Software optimize

Tutorial: Excel parsing expressions

Parsing data can be a difficult task, and it gets even harder if the entries aren't consistent. Use Excel's string functions to parse inconsistent data.

You probably wouldn't store first and last names in the same cell, but you might have to work with a legacy workbook that does. Or, you might import data from a foreign source where the names are combined into one field. Fortunately, Excel has several string functions, Right(), Left(), Find(), Len(), and Mid() that can parse the name components into separate entries.

First, the easy part; parse the component to the left using the simple expression:

=LEFT(A2,FIND(" ",A2)-1)

It makes no difference whether the component is the first or last name. In the case of Robin Banks, the FIND() function returns the value 6, but the expression subtracts 1 from the results. Consequently, the expression extracts the first five characters. If you want to extract the space character, omit the -1 component.

The inconsistency of the entries—some have middle initials and some don't—makes extracting the last name, a bit more complicated. You might try the following expression, but as you can see, it doesn't work as expected:

=RIGHT(A2,LEN(A2)-FIND(" ",A2,FIND(" ",A2)+1))

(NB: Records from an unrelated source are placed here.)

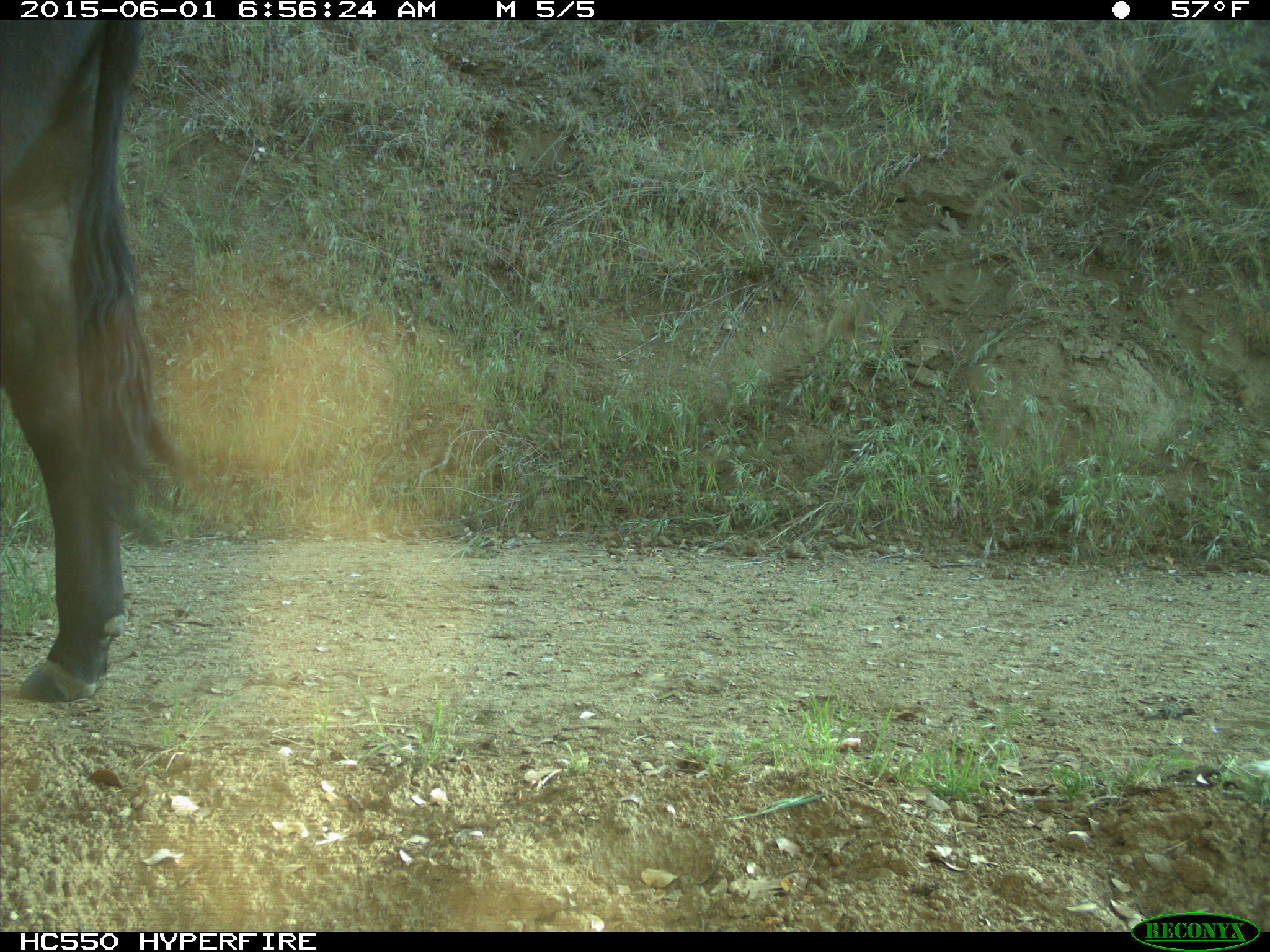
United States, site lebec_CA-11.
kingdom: Animalia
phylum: Chordata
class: Mammalia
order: Artiodactyla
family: Bovidae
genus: Bos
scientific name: Bos taurus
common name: domestic cow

If the entry doesn't contain two space characters, the second FIND() returns an error value. Use the following expression instead:

=IFERROR(RIGHT(A2,LEN(A2)-IFERROR(FIND(" ",A2,FIND(" ",A2)+1),FIND(" ",A2))),A2)

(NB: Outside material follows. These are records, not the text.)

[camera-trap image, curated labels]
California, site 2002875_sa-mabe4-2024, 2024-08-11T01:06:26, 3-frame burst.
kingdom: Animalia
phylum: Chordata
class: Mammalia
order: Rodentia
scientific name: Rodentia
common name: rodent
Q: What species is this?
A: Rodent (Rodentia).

IFERROR() handles the errors, but the logic is similar.

There's one last step--returning  the middle initial:

=MID(A2,FIND(" ",A2)+1,IFERROR(FIND(" ",A2,FIND(" ",A2)+1)-FIND(" ",A2)-1,0))

If there's no middle initial, this expression returns an empty string instead of an error.

TechRepublic's Microsoft Office Suite newsletter, delivered every Wednesday, is designed to help your users get the most from Word, Excel, and Access. Automatically sign up today!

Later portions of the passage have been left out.